Nous venons de démarrer un essai pour le diabète chez les jeunes avec des résultats probants. On va développer des essais thérapeutiques dans d’autres maladies auto-immunes pour essayer de confirmer ou non si ce traitement est révolutionnaire. Mais ayons de la retenue, il ne marchera pas partout…
- L’étape suivante?
- Pour l’instant, tout cela est au stade académique. L’industrie sera intéressée par ce produit lorsqu’on aura démontré que cette molécule est très porteuse. Pour ne rien vous cacher, nous avons monté une start-up en partenariat avec les fondateurs de cette recherche, l’université Pierre Marie Curie et l’Inserm pour gérer les partenariats futurs avec l’industrie.
- Comment définir les maladies rares ou orphelines et comment les détecter?

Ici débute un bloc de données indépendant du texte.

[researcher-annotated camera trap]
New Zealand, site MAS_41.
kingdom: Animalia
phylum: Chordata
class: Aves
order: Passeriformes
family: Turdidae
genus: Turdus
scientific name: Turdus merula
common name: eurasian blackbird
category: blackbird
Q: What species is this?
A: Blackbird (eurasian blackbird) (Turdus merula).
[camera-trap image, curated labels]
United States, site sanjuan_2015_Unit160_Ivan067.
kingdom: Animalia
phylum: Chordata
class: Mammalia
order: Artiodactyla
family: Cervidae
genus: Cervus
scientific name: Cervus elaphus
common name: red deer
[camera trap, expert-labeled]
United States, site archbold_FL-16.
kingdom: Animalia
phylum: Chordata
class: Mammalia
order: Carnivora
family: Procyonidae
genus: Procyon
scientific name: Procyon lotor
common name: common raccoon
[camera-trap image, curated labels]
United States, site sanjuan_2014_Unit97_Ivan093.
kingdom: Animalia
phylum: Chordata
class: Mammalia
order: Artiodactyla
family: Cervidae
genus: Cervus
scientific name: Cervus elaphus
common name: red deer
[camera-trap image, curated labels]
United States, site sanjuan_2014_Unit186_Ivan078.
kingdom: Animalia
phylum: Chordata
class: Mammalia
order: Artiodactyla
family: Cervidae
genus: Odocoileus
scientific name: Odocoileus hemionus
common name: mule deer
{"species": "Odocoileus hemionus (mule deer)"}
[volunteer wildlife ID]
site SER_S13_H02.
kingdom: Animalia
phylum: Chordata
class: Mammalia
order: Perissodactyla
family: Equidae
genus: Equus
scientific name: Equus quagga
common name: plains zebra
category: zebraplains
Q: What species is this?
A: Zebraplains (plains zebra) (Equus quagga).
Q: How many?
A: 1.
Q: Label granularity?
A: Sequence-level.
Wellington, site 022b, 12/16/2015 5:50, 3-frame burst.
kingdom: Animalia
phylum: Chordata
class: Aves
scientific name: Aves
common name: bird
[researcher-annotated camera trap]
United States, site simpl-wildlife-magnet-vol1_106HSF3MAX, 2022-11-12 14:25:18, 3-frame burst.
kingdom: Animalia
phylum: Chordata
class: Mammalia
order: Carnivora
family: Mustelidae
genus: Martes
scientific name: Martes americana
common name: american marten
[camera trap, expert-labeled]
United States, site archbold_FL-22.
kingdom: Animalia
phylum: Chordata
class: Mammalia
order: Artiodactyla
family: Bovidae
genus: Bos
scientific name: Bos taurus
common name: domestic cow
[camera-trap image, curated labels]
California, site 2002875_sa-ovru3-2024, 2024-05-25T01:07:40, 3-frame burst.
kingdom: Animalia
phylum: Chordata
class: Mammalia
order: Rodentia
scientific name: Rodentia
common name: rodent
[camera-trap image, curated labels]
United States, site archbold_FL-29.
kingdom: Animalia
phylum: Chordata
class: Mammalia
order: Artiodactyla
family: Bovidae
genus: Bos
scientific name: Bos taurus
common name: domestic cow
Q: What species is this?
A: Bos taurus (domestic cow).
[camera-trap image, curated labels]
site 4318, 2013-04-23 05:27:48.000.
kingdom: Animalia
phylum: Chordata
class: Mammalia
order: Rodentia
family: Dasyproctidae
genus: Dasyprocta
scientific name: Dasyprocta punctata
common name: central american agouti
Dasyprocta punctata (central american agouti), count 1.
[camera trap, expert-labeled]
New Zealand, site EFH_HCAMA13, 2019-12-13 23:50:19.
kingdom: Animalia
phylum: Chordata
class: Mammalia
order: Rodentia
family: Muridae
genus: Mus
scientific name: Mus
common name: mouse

- Il y a une définition numérique de ces maladies rares, selon leur prévalence. Dès lors qu’il existe 1 malade sur 10.000, on estime que c’est une maladie rare. L’autre façon de voir les choses, est de dire que par maladie orpheline, on entend celle que l’on arrive difficilement à classer parmi les maladies dites générales. Dans un poumon ou dans un cœur, les maladies sont claires et touchent un seul organe alors que dans les pathologies rares, ces maladies touchent plusieurs organes en même temps. Généralement, ce sont les internistes ainsi que les spécialistes de l’immunologie qui détectent ces maladies. Evidemment, le processus traîne un peu, car les médecins spécialistes des organes ne connaissent pas vraiment la pathologie et les patients préfèrent, eux, épuiser les spécialistes avant d’aller ailleurs.